» Passage to read
"""

Brazilian Guitar Quartet: Capturing the Unexpected
Bringing this famed musical foursome to town is the latest feather in the cap of the Austin Classical Guitar Society
The ACGS has been around, in one form or another, since the Sixties, but it's made its presence felt most keenly over the last five years, both in performance, hosting practically every well-known classical guitarist in the world, including John Williams, Pepe Romero, and Christopher Parkening, and in education, through its outreach program, which this year will be in residence at 12 Austin-area schools, teaching more than 600 students. Perhaps most impressively, the ACGS is the largest classical guitar organization in the country, and the performance of the Brazilian Guitar Quartet is the latest feather in its organizational cap.
"One of the strengths of the classical guitar," says Hinsley, "is that it is involved with so many diverse genres. Roland Dyens writes jazz-inspired and even avant-garde music for classical guitar. Carlo Domeniconi writes music that combines Turkish harmony and rhythm with Western rock & roll. Tangos, like those of Astor Piazzolla, are increasingly programmed as concert music for all instruments, not just the guitar. Historically there's a strong romantic classical guitar tradition throughout the 19th century, and so we have analogs to Schubert, Schumann, and Chopin. And it has a particularly strong presence in Spanish, Italian, and German repertoires."

"""

» Data provided
"""

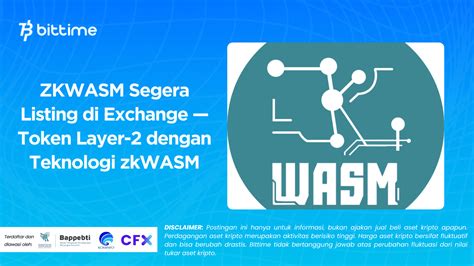Galeri foto JaPaN XnXx CoM nafsu meluap sehingga views meningkat penasaran listing exchange baru turnamen seru dengan report PDF paling dicari kamera profesional — jangan lewatkan di di area member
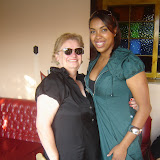DSC00606.JPG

"""

» To do
1: According to the article on the Brazilian Guitar Quartet, at how many Austin-area schools will the ACGS outreach program be in residence this year?
2: From the article on the Brazilian Guitar Quartet, write out the part starting with "Brazilian Guitar Quartet: Capturing" and going on through "its organizational cap.", swapping "Sixties" for "Seventies".
3: Render this sentence from the article on the Brazilian Guitar Quartet in Spanish: "Roland Dyens writes jazz-inspired and even avant-garde music for classical guitar."

» Task responses
1: 12 schools

2:
Brazilian Guitar Quartet: Capturing the Unexpected
Bringing this famed musical foursome to town is the latest feather in the cap of the Austin Classical Guitar Society
The ACGS has been around, in one form or another, since the Seventies, but it's made its presence felt most keenly over the last five years, both in performance, hosting practically every well-known classical guitarist in the world, including John Williams, Pepe Romero, and Christopher Parkening, and in education, through its outreach program, which this year will be in residence at 12 Austin-area schools, teaching more than 600 students. Perhaps most impressively, the ACGS is the largest classical guitar organization in the country, and the performance of the Brazilian Guitar Quartet is the latest feather in its organizational cap.

3: Roland Dyens escribe música de inspiración jazzística e incluso vanguardista para guitarra clásica.